= Exercise task =
In the passage on Palm Beach Life magazine, in what year was Palm Beach incorporated as a town?

= Given passage =
───

During Palm Beach’s early resort-town years at the turn of the 20th century, the island was a playground of decorum and decadence, a Gilded Age winter mecca for the nation’s financial and social elite engaged in an operatic turnstile of formality and pleasure.
There were nightly orchestra performances, tea dances, yacht races, vaudeville shows, fine dining, poetry readings, recitations and recitals, and a grapefruit cocktail called the “Forbidden Fruit”. Palmists divined destinies for elegantly clad corseted ladies who even “sea bathed” in the requisite ankle-length skirts, blouses and opaque stockings. Captains of industry rubbed elbows on the links, fishing piers and piazzas.
And there to chronicle it all was Palm Beach Life magazine.
Now celebrating its centennial, Palm Beach Life has for 10 decades been the de facto magazine for all things Palm Beach, from the “tastes and toilettes” of early 20th century resort-goers to the movers, shakers and lifestyles of today. With each issue, lively, smart coverage has engaged both initiated sophisticates and vicarious rubes.
From the outset, the magazine extolled the island’s “thrills that are not easily exhausted” on slick pages – long before the Palm Beach Chamber of Commerce began promoting the island, not to mention that Palm Beach wasn’t even an official town yet (it was incorporated in 1911 ) and that the vast majority of the island remained a undeveloped jungle.

───

= Available data =

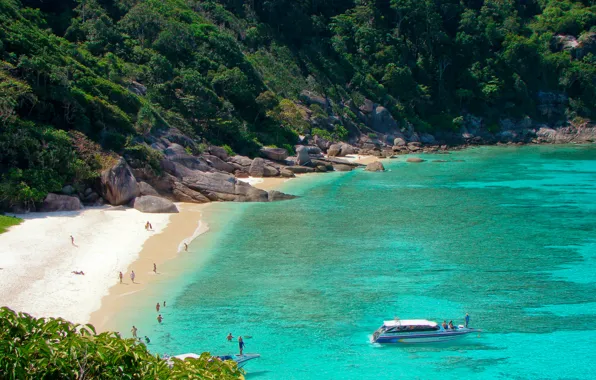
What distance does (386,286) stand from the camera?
2873 centimetres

───

= Exercise output =
1911